Desespero, medo, raiva, culpa… São esses os sentimentos que ocupam em meu peito, minha família escuta meu choro e me pergunta o que aconteceu. Ao relatar, falam em chamar a polícia, se esquecem que moramos na Estrutural, se esquecem que nesses casos a polícia pouco pode fazer, e sinceramente quantas vezes a polícia só não nos violentou ainda mais ao pedirmos ajuda? Por outro lado, temo também pelos agressores, só nós sabemos o quanto a polícia amedronta a periferia.

A homofobia é tão violenta que me pego culpando a mim mesmo por ser eu, por viver, por expressar quem sou, é tanta violência que começo a me questionar se eu mereço realmente estar vivo, se eu sou uma pessoa.
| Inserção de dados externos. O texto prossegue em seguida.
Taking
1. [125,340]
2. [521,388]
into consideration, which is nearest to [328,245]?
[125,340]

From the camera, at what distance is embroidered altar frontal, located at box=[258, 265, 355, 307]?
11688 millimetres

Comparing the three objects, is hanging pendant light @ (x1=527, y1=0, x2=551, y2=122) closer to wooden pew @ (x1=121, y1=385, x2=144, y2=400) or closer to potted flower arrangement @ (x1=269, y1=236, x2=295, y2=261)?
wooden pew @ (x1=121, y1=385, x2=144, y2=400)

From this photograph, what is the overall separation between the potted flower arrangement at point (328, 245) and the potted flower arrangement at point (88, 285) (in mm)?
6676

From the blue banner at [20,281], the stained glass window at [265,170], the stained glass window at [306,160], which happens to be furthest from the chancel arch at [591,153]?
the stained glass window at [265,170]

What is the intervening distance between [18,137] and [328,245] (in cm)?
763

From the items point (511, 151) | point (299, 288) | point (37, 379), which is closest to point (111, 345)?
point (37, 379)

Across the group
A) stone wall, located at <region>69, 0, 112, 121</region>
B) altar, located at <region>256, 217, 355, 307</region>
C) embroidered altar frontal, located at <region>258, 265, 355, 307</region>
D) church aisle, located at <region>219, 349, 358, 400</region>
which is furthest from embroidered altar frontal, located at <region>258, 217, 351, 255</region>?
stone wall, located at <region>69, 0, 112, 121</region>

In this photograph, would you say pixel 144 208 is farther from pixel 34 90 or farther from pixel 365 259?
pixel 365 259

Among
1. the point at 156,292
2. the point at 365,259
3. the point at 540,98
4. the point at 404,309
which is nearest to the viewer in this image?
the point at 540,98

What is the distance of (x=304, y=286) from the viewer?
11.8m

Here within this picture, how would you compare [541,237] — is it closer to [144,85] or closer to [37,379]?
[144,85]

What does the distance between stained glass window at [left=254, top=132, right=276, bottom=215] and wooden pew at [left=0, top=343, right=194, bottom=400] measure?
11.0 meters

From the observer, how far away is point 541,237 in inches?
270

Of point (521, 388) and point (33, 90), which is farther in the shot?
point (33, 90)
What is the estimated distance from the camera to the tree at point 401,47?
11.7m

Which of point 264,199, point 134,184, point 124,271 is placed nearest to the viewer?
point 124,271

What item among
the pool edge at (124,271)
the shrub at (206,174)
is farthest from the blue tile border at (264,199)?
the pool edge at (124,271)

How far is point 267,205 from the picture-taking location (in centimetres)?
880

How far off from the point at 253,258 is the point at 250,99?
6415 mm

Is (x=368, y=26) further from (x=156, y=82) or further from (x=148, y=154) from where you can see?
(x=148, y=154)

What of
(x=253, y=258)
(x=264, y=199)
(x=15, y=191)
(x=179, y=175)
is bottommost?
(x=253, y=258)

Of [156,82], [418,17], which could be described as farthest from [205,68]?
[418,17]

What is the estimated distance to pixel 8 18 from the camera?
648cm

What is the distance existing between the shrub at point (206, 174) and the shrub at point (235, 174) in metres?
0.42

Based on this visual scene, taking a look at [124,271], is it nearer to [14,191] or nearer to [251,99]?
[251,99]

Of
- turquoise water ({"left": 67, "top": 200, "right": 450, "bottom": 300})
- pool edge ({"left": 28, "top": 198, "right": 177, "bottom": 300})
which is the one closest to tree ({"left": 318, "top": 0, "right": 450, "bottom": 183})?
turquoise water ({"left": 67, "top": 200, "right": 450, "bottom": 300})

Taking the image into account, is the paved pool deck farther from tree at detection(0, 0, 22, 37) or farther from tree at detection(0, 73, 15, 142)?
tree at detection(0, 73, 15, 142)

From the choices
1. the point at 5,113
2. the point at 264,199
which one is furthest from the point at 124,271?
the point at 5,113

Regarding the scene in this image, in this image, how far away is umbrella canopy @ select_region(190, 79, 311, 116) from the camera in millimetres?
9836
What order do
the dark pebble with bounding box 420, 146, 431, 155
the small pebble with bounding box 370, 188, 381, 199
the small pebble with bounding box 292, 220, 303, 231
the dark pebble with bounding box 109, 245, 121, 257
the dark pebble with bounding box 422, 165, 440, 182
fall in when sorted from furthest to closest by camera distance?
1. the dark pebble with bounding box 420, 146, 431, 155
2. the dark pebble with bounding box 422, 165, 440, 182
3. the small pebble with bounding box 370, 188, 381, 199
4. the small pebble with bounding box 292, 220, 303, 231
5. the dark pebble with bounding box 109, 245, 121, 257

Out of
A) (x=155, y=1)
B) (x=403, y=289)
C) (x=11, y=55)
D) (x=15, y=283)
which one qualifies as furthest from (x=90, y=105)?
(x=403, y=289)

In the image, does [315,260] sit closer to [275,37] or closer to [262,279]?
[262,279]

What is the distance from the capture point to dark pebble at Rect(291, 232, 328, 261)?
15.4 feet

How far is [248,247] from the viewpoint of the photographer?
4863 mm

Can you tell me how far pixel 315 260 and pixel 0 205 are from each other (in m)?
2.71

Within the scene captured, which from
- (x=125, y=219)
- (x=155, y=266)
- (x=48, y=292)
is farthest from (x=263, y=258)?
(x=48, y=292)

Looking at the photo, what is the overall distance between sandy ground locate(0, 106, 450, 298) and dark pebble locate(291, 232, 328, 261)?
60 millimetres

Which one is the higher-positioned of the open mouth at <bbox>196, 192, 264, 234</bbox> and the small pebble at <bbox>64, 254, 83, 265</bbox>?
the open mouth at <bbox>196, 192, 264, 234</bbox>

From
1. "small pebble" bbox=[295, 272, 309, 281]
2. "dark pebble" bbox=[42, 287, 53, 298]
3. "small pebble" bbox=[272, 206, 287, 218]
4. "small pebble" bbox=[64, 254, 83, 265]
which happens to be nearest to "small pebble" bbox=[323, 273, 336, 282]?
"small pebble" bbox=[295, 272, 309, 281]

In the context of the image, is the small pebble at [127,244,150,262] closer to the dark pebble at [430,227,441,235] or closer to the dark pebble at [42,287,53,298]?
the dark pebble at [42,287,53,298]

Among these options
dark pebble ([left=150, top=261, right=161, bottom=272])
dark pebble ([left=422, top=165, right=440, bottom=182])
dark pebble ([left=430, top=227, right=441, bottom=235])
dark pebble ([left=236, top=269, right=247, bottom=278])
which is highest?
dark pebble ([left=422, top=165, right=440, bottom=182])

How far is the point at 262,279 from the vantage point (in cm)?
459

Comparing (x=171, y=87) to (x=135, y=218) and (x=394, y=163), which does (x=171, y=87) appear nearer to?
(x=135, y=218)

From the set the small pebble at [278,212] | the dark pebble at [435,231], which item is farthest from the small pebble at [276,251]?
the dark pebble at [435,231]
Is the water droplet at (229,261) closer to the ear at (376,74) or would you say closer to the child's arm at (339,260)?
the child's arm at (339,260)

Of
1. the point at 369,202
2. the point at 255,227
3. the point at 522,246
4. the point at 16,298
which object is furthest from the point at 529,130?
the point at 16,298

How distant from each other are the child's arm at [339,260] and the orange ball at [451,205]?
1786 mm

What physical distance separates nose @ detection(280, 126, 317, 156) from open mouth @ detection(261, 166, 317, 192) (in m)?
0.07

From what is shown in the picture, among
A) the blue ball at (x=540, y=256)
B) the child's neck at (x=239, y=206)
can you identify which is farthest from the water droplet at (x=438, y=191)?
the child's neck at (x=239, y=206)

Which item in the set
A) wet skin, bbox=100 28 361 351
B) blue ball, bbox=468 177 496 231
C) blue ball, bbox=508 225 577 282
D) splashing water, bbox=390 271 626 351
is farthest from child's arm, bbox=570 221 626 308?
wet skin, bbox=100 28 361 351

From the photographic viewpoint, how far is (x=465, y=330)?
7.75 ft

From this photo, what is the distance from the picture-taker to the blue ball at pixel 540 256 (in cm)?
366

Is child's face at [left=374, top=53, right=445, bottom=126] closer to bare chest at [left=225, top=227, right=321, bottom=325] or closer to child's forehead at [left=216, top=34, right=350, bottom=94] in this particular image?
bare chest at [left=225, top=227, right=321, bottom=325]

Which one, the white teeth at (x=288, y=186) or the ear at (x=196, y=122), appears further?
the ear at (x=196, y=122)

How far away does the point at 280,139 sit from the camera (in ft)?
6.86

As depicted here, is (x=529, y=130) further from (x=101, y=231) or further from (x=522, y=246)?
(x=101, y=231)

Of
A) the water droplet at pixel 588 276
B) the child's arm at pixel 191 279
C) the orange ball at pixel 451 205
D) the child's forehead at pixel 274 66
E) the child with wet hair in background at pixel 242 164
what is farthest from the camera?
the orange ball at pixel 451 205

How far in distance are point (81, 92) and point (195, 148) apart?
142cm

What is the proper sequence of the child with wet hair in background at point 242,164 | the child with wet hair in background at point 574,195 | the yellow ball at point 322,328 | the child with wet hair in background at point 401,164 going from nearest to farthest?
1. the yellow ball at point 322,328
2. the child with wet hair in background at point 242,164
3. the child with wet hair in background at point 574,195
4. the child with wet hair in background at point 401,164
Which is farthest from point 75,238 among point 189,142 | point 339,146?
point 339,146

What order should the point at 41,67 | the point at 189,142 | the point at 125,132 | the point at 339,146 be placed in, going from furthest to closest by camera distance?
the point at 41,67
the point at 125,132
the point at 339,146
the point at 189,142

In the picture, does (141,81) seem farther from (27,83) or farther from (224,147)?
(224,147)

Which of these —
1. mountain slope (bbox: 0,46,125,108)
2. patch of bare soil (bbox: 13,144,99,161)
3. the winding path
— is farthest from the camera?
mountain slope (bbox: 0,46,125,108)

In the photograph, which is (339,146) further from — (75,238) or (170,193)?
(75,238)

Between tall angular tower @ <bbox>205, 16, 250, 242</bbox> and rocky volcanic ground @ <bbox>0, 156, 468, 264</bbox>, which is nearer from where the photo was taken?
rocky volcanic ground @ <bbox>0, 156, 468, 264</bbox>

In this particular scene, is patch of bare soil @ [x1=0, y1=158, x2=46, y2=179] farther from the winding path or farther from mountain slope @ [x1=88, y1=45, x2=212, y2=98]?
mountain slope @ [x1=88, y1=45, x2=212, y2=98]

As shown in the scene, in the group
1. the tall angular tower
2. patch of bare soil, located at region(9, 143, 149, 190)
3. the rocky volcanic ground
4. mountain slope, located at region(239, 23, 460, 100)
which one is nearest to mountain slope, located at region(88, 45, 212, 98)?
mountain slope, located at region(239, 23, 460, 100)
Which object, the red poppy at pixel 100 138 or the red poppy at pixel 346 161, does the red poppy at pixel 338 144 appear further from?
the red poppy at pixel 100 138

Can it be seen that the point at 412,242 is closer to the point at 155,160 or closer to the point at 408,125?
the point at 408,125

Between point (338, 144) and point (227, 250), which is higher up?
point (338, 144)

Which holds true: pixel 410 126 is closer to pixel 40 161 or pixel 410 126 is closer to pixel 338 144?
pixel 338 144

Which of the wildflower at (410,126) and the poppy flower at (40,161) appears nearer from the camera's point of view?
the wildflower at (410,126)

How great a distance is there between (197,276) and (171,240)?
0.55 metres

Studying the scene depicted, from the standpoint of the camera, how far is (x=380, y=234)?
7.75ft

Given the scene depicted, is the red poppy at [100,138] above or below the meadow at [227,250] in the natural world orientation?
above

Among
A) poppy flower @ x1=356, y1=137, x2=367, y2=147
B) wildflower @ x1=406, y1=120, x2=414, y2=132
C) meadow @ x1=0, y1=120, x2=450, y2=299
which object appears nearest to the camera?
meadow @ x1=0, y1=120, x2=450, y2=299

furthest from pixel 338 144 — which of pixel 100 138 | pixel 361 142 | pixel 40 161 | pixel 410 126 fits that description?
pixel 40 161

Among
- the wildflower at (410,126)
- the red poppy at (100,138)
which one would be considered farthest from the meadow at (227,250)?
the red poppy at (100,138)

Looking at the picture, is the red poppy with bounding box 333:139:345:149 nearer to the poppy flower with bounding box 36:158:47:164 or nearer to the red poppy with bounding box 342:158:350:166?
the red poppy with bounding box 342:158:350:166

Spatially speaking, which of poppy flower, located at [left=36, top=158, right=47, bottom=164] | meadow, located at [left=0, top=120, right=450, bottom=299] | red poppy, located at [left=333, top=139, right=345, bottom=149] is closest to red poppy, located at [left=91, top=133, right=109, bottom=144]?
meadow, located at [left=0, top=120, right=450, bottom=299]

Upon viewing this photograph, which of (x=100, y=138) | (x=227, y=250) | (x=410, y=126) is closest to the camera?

Sim! Eu sou uma pessoa, nós somos! Meu corpo mais uma vez foi alvo, minha alma foi destroçada mais uma vez, minha voz foi novamente silenciada e essa violência foi mais uma vez legitimada pelo pastor da igreja que diz que pessoas como eu são pecadoras e que merecem ir para o inferno, legitimada pelas pessoas que assistiram ao ataque e nada fizeram. Essa legitimação se escancara também em forma de lei pelas mãos de políticos conservadores e hipócritas como os da Câmara Legislativa do Distrito Federal que derrubaram o veto ao Estatuto da Família (aquele que exclui relações homoafetivas do conceito de família).

De uma coisa eu tenho certeza, eu, o Fábio, a Taty, o Ariel, a Thayná e todas as pessoas LGBTI da cidade Estrutural, nos conhecemos, nos reconhecemos, nos amamos e respeitamos, cada um com suas particularidades, cada um e cada uma com suas histórias e vivências, não vamos tolerar a homofobia, o racismo, o machismo e nenhuma forma de discriminação! Pensaremos em formas de combater essas violências, por meio da educação e da instrução, fazendo o caminho inverso do opressor, ensinando as pessoas que o amor sempre vence, que o medo não prevalecerá.

Mas sigo dizendo: meu corpo é resiliência, minha voz é arma de denúncia e resistência, meus passos e minhas vestes são a expressão de quem sou! A morte de Dandara dos Santos, Marielle Franco, Lucas Silva ou do aumento de 30% de assassinatos de pessoas LGBTI no Brasil, não vão ser em vão! Nossa luta vai crescer, nossa resistência vai continuar, nosso papel é lembrar a sociedade todos os dias, que suas mãos conservadoras, de família tradicional, de cidadãos de bem estão sujas com o NOSSO sangue, e que nós somos muitos, que não estamos sós, nós existimos e vamos continuar a existir, e vocês vão ter que nos engolir!

LGBTI de periferia presente!

*Lucas Miguel é membro do GT de gênero e sexualidade do Movimento Nossa Brasília e integrante da Cia de Teatro As Bisquetes.